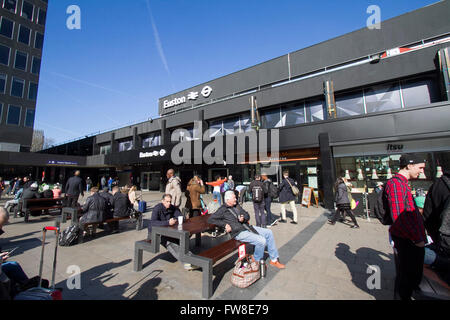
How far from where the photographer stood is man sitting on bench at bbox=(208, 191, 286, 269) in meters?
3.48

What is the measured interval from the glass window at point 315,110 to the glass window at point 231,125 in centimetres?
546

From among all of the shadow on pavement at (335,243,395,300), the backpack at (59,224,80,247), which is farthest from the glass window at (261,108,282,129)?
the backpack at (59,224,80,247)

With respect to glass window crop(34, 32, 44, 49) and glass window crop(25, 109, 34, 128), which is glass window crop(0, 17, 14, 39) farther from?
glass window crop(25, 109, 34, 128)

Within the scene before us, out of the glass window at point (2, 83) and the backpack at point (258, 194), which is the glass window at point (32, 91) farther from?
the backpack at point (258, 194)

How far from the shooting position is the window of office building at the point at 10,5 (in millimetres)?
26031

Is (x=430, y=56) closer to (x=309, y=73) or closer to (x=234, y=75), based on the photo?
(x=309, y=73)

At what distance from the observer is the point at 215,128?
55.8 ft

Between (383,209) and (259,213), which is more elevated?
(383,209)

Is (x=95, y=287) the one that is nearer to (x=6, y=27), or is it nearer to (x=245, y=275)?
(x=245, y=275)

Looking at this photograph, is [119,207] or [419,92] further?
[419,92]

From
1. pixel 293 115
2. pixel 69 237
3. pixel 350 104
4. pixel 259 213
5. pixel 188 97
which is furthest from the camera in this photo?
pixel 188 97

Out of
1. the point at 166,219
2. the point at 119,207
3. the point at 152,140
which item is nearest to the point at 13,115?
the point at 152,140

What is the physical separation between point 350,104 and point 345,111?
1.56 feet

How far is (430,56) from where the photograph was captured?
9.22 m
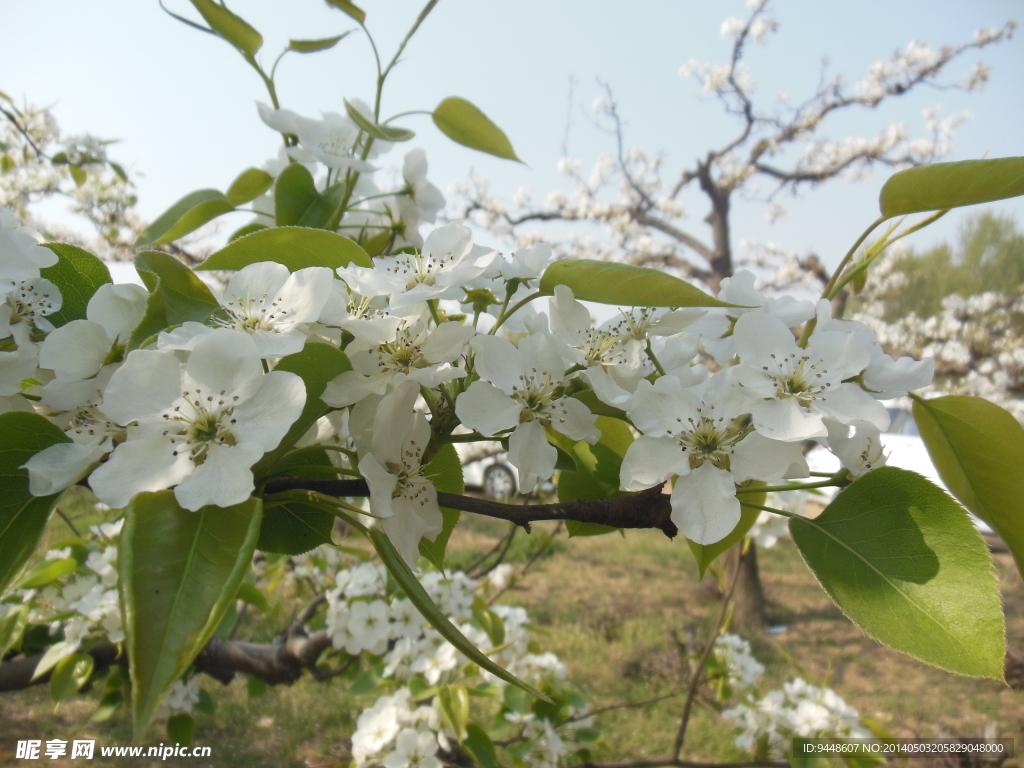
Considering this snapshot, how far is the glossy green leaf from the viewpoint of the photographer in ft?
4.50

Stated exercise: Copy the lines verbatim, starting with the line containing "Considering this snapshot, how" and continuing through the end of the items.

In response:
Considering this snapshot, how far is the glossy green leaf from the viewpoint of the photographer in ft?
4.50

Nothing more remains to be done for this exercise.